A Rubric-Supervised Critic from Sparse Real-World Outcomes
arXiv:2603.03800v1 Announce Type: new Abstract: Academic benchmarks for coding agents tend to reward autonomous task completion, measured by verifiable rewards such as unit-test success. In contrast, real-world coding agents operate with humans in the loop, where success signals are typically noisy, delayed, and sparse. How can we bridge this gap? In this paper, we propose a process to learn a "critic" model from sparse and noisy interaction data, which can then be used both as a reward model for either RL-based training or inference-time scaling. Specifically, we introduce Critic Rubrics, a rubric-based supervision framework with 24 behavioral features that can be derived from human-agent interaction traces alone. Using a semi-supervised objective, we can then jointly predict these rubrics and sparse human feedback (when present). In experiments, we demonstrate that, despite being trained primarily from trace-observable rubrics and sparse real-world outcome proxies, these critics imp
arXiv:2603.03800v1 Announce Type: new Abstract: Academic benchmarks for coding agents tend to reward autonomous task completion, measured by verifiable rewards such as unit-test success. In contrast, real-world coding agents operate with humans in the loop, where success signals are typically noisy, delayed, and sparse. How can we bridge this gap? In this paper, we propose a process to learn a "critic" model from sparse and noisy interaction data, which can then be used both as a reward model for either RL-based training or inference-time scaling. Specifically, we introduce Critic Rubrics, a rubric-based supervision framework with 24 behavioral features that can be derived from human-agent interaction traces alone. Using a semi-supervised objective, we can then jointly predict these rubrics and sparse human feedback (when present). In experiments, we demonstrate that, despite being trained primarily from trace-observable rubrics and sparse real-world outcome proxies, these critics improve best-of-N reranking on SWE-bench (Best@8 +15.9 over Random@8 over the rerankable subset of trajectories), enable early stopping (+17.7 with 83% fewer attempts), and support training-time data curation via critic-selected trajectories.
Executive Summary
This article proposes a novel approach to learning a 'critic' model from sparse and noisy interaction data, bridging the gap between academic benchmarks and real-world coding agents. By introducing Critic Rubrics, a rubric-based supervision framework, the authors demonstrate improved performance in reranking, early stopping, and data curation. The results show promising applications in semi-supervised learning and real-world coding agent evaluation. However, the article could benefit from further discussion on the generalizability of Critic Rubrics to diverse domains and the potential trade-offs between rubric-based supervision and other methods.
Key Points
- ▸ The proposal of Critic Rubrics, a rubric-based supervision framework for learning a critic model.
- ▸ The use of semi-supervised learning to jointly predict rubrics and sparse human feedback.

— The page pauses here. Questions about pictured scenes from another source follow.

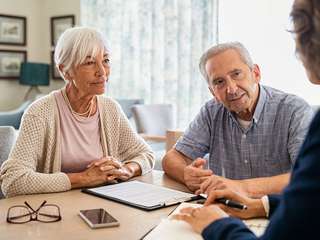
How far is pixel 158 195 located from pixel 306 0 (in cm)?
80

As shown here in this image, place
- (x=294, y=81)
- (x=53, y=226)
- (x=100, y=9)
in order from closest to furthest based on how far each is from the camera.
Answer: (x=53, y=226) < (x=294, y=81) < (x=100, y=9)

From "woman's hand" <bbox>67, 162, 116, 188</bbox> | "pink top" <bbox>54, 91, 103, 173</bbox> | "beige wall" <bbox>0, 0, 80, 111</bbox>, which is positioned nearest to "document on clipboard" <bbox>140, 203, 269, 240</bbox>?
"woman's hand" <bbox>67, 162, 116, 188</bbox>

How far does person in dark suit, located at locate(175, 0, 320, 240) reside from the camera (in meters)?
0.63

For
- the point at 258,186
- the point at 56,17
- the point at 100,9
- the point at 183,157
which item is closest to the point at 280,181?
the point at 258,186

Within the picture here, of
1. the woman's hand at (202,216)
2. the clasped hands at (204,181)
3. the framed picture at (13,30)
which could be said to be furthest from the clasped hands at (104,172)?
the framed picture at (13,30)

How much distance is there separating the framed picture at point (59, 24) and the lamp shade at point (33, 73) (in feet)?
1.66

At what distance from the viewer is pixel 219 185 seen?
130 centimetres

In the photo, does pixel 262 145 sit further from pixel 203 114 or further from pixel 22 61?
pixel 22 61

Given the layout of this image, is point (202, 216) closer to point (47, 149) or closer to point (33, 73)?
Answer: point (47, 149)

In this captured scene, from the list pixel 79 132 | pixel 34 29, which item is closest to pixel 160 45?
pixel 34 29

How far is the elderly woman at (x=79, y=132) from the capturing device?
1561 mm

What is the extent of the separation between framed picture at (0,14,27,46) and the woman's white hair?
426 centimetres

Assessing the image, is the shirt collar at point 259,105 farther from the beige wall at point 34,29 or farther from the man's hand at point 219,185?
the beige wall at point 34,29

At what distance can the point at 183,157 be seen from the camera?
180 cm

- ▸ The demonstration of improved performance in reranking, early stopping, and data curation.
Merits
Strength in Semi-Supervised Learning
The use of semi-supervised learning enables the joint prediction of rubrics and sparse human feedback, leveraging the strengths of both labeled and unlabeled data.
Demerits
Limited Generalizability
The article focuses on a specific domain and may not generalize to diverse domains, highlighting the need for further exploration and validation.
Expert Commentary
This article presents a promising approach to learning a critic model from sparse and noisy interaction data, leveraging the strengths of rubric-based supervision and semi-supervised learning. While the results are encouraging, further research is needed to address the limitations of generalizability and explore potential trade-offs with other methods. The implications of this work extend beyond the coding agent domain, contributing to the broader research on real-world agent evaluation and the development of more robust and reliable evaluation methods.
Recommendations
- ✓ Future research should investigate the application of Critic Rubrics to diverse domains and the exploration of potential trade-offs with other evaluation methods.
- ✓ The proposed approach should be integrated with existing coding agent evaluation frameworks to enhance the efficiency and effectiveness of real-world coding agent development.